The Housing Market Indicators for the 60 largest US metropolitan areas, along with all associated data, are available on an interactive website here.

This was made possible by AEI’s new merged property and mortgage financing national dataset, which consists of over 34 million home purchase transactions.

The data are updated quarterly. The next release of Housing Market Indicators, which will analyze housing data for 2019:Q1, is scheduled for May.

Codirector, AEI Center on Housing Markets and Finance
240-423-2848

A NICE WIN FOR ZILLOW

February 12, 2019 – The following article details a major court victory for Zillow.  This is great to see.  Zillow is needed as an alternative to NAR.

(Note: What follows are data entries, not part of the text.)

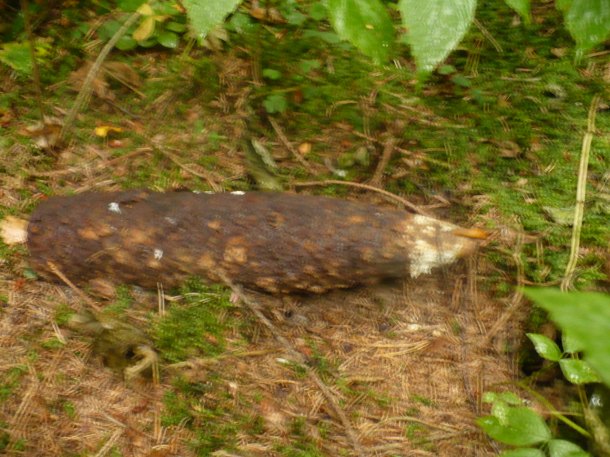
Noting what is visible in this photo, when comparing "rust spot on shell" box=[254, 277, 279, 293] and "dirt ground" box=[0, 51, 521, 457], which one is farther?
"rust spot on shell" box=[254, 277, 279, 293]

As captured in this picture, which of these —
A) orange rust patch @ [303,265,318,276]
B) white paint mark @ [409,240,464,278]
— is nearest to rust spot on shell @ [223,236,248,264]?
orange rust patch @ [303,265,318,276]

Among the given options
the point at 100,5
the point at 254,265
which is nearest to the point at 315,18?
the point at 100,5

Zillow has been right on target for the last 3 houses that I have owned.  It has been nice to see the monthly change and ebb and flow of value.  Obviously others have had not seen the accuracy that I have encountered.  Of course, the same occurs with actual real estate appraisals, too:)

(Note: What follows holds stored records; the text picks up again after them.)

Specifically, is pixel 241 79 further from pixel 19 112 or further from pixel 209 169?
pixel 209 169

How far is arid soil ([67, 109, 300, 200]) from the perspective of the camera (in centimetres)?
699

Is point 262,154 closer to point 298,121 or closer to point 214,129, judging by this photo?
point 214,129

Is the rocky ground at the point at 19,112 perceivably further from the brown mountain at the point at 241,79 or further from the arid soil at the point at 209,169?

https://cookcountyrecord.com/stories/511770943-appeals-panel-zillow-s-zestimate-online-home-value-estimations-just-opinion-not-illegal-appraisals

NEW INTERAGENCY GUIDANCE ISSUED

October 16, 2018 – The Federal Agencies have issued an updated guidance titled ‘Frequently Asked Questions on the Appraisal Regulations and the Interagency Appraisal and Evaluation Guidelines.’  This rescinds a similar document issued in 2005.

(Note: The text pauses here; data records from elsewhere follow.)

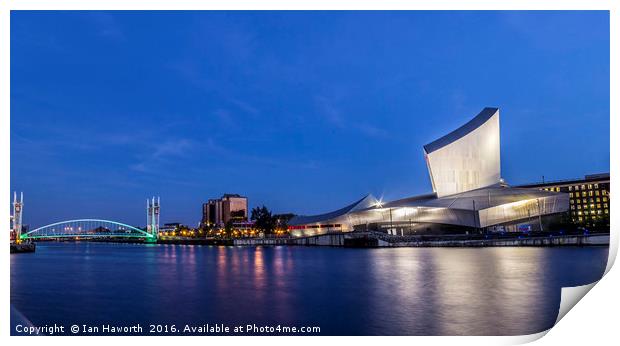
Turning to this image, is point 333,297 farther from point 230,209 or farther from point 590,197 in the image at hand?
point 230,209

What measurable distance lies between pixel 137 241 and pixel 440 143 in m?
43.1

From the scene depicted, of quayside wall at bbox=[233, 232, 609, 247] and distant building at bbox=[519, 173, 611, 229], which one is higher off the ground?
distant building at bbox=[519, 173, 611, 229]

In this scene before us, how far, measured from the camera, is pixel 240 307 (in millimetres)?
8898

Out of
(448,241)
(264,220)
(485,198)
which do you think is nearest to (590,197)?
(485,198)

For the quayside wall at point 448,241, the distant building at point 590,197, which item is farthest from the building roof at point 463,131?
the distant building at point 590,197

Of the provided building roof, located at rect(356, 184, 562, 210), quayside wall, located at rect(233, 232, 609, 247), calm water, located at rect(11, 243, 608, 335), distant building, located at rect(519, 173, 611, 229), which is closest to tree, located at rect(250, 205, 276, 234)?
quayside wall, located at rect(233, 232, 609, 247)

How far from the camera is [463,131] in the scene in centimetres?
3312

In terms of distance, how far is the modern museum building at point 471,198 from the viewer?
31.6 m

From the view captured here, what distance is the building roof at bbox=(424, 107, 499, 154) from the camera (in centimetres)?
3291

You can download this 14-page document at the following URL:

https://www.fdic.gov/news/news/financial/2018/fil18062a.pdf

Please pass this document along to your in-house appraisal staff and other bankers.

Reportedly, there are no significant changes.  Simply, an update of a 13-year old document with some needed clarification.

LEASE-UP FOR OWNER-OCCUPIED BUILDINGS – A DEBATE YET TO BE SETTLED

August 9, 2018 – Over my 30+ year career, this question has come up every few years.  When performing the Income Approach for a vacant or owner-occupied building (same thing), should there be discounting for the time and cost to lease it up?

My short answer is – Yes.  However, I would say 99% of appraisers do not make such a deduction.  Why not?

A few notes before I summarize a great response from an appraiser who does make the deduction.

First, America’s definition of Market Value assumes a sale occurs.  Therefore, an owner-occupied property is vacant when it sells.  That occupant moves out so either a new owner occupant can move in or third-party tenants can move in.  I have long argued that EVERY house/condo in America sells vacant – regardless if the owner occupies it right up to closing or it is physically vacant beforehand.  Of course, rental properties are the exception.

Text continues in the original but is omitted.